Goal of the exercise: Render every line of the records below as a Markdown table with the columns Row and Line, numbering the rows and skipping blank lines. Omit the pictures from your table.

(Scene-based spatial records)
....

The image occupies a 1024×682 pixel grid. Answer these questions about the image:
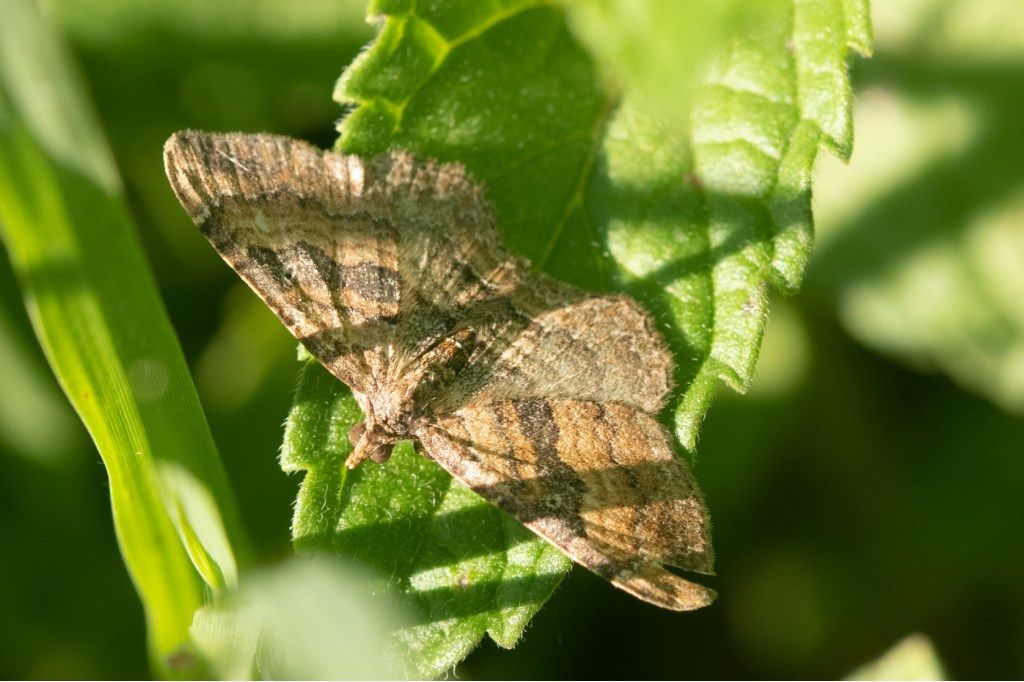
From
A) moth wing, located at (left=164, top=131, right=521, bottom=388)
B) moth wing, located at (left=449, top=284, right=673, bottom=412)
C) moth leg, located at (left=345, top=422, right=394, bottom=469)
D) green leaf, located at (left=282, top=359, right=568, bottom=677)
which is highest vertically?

....

Solution for this problem:
| Row | Line |
|---|---|
| 1 | The image occupies a 1024×682 pixel grid. Answer these questions about the image: |
| 2 | From |
| 3 | A) moth wing, located at (left=164, top=131, right=521, bottom=388) |
| 4 | B) moth wing, located at (left=449, top=284, right=673, bottom=412) |
| 5 | C) moth leg, located at (left=345, top=422, right=394, bottom=469) |
| 6 | D) green leaf, located at (left=282, top=359, right=568, bottom=677) |
| 7 | which is highest vertically? |